(Data excerpts)
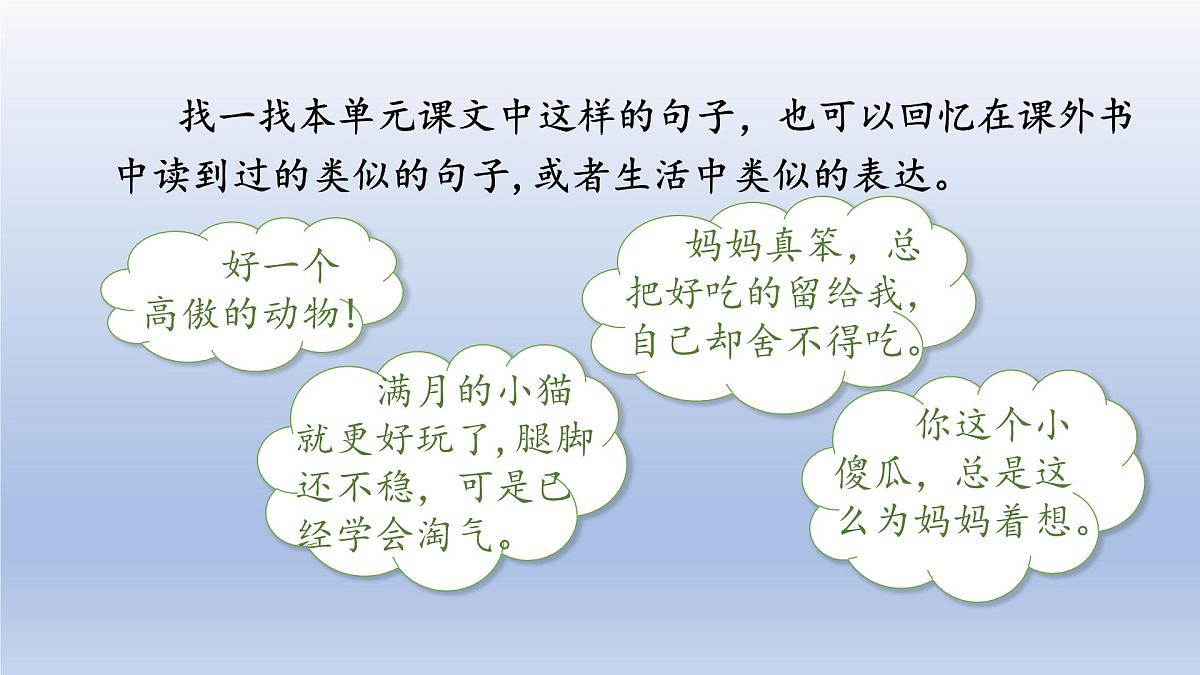 找一找本单元课文中这样的句子，也可以回忆在课外书中读到过的类似的句子，或者生活中类似的表达。

好一个高傲的动物！

妈妈真笨，总把好吃的留给我，自己却舍不得吃。

满月的小猫就更好玩了，腿脚还不稳，可是已经学会淘气。

你这个小傻瓜，总是这么为妈妈着想。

● WHAT YOU WILL DO:
Write out the entries above word for word. Do not include the pictures.

● FINAL ANSWER:
 找一找本单元课文中这样的句子，也可以回忆在课外书中读到过的类似的句子，或者生活中类似的表达。

好一个高傲的动物！

妈妈真笨，总把好吃的留给我，自己却舍不得吃。

满月的小猫就更好玩了，腿脚还不稳，可是已经学会淘气。

你这个小傻瓜，总是这么为妈妈着想。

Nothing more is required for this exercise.